== やること ==
(1) 俳句形式をめぐる文章を二文で要約してください。
(2) 俳句形式をめぐる文章に出てくる、前に語が付いて「俳句」で終わる複合語をすべて挙げてください。「新興俳句運動」のように後ろにさらに語が続くものは除きます。
(3) 俳句形式をめぐる文章を、最後の文の後から書き継いでください。

== ページ抜粋 ==
────
梶大輔にキャッチフレーズを付けるなら、「俳句形式に常に懐疑を持ち続けた人」「偉大なる失敗者」である。

 昭和25年、大輔はすでに「俳句的なものの見方」にこんな疑義を呈している。

俳句が生活感情の複合物である情趣を生命とする文學であることはいうまでもないが、俳句においては人生觀自然親が前述の通り宿命的な枠をはめられたためこの情趣が余りにも俳句的に固定化してしまつた。我々の生活感情が歴史的合的に推移するにも拘らず、その複合物たる情趣が固定化したところに俳句と現代生活との遊離が生じたのである。新興俳句運動の歴史的意義は、 文學的動脈硬化の症療法として登場したところにある。

しかし生活俳句は、必ずしも正しい姿が成長してはいないようである。大まかに分けて二つのゆがめられた型をみせている。 第一の型はいわゆる職場俳句台所俳句といわれるものである。この場合の職場とか台所とかは異なる作句の「場」に過ぎず、モチーフは相變らず固定した余りに俳句的な情趣であつて本質的には花鳥諷詠と何ら異るところはなかつた。
────
== 提供データ ==
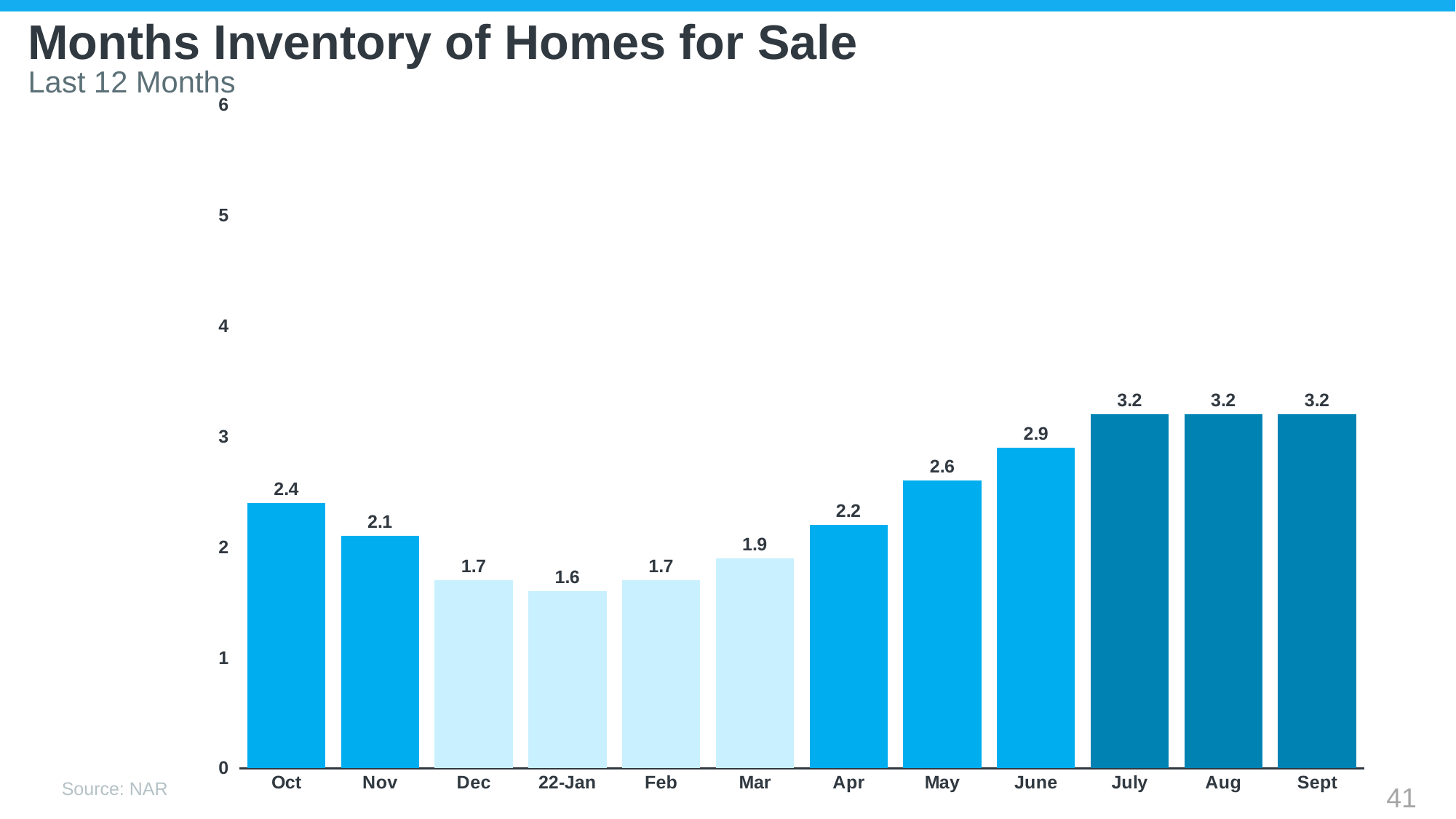
What is the months inventory value for Oct? 2.4 Which month has the lowest months inventory? 22-Jan What is the title of the chart? Months Inventory of Homes for Sale What is the difference between the values for Sept and Mar? 1.3 What is the months inventory value for June? 2.9 Which is larger, the value for May or the value for Apr? May What kind of chart is shown on the slide? bar chart Do the values rise or fall from Mar to July? rise Is the value for Aug greater or less than 3? greater What is the difference between the values for Oct and Nov? 0.3 How many months are shown on the x axis? 12 What is the months inventory value for 22-Jan? 1.6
────
== 解答一覧 ==
(1) 昭和25年、大輔は「俳句的なものの見方」に疑義を呈し、俳句の情趣が余りにも俳句的に固定化したために俳句と現代生活との遊離が生じたと述べている。さらに、生活俳句は正しい姿に成長しておらず、その第一の型である職場俳句や台所俳句は、モチーフが相変わらず固定した情趣で、本質的には花鳥諷詠と変わらなかったとしている。

(2) 生活俳句、職場俳句、台所俳句

(3)
第二の型は日常生活の退屈な報告やイズムの仲である。この場合は俳句の生命である情趣が忘れられて、事實の形骸やむき出しのイズムだけが屍のごとく残っているに過ぎない。最短詩型がイズムや事のうつわとしては適しないことは今更いうまでもないが、だからといつて俳句にイズムは必要であるというわけではない。藝術には思想があるが、それは果物の滋養分のようなもので、果物には美味ということが不可欠の要素であることを忘れてはならない。眞の生活俳句には、生活と遊離しないということ、思想から獨立した文學であるという二つの條件が必要である。直の生活俳句とは生活感情を記録するものではなくて、生活感を投影する文學である。

梶大輔「覚書」「駒草」昭和25年10月号42頁

今となっては目新しいことは言っていないし、第二芸術論の周辺の議論の埋火を掘り返したような雰囲気もある。大輔は「俳句においては人生觀自然親が前述の通り宿命的な枠をはめられたためこの情趣が余りにも俳句的に固定化して」しまい、そんな枠に歪められた俳句は詩とは言えない、という問題意識をずっと持っていたようだ。

1988年には「同人作品月評」の欄で全同人一人一句を引き、こんなことを言ってのけている。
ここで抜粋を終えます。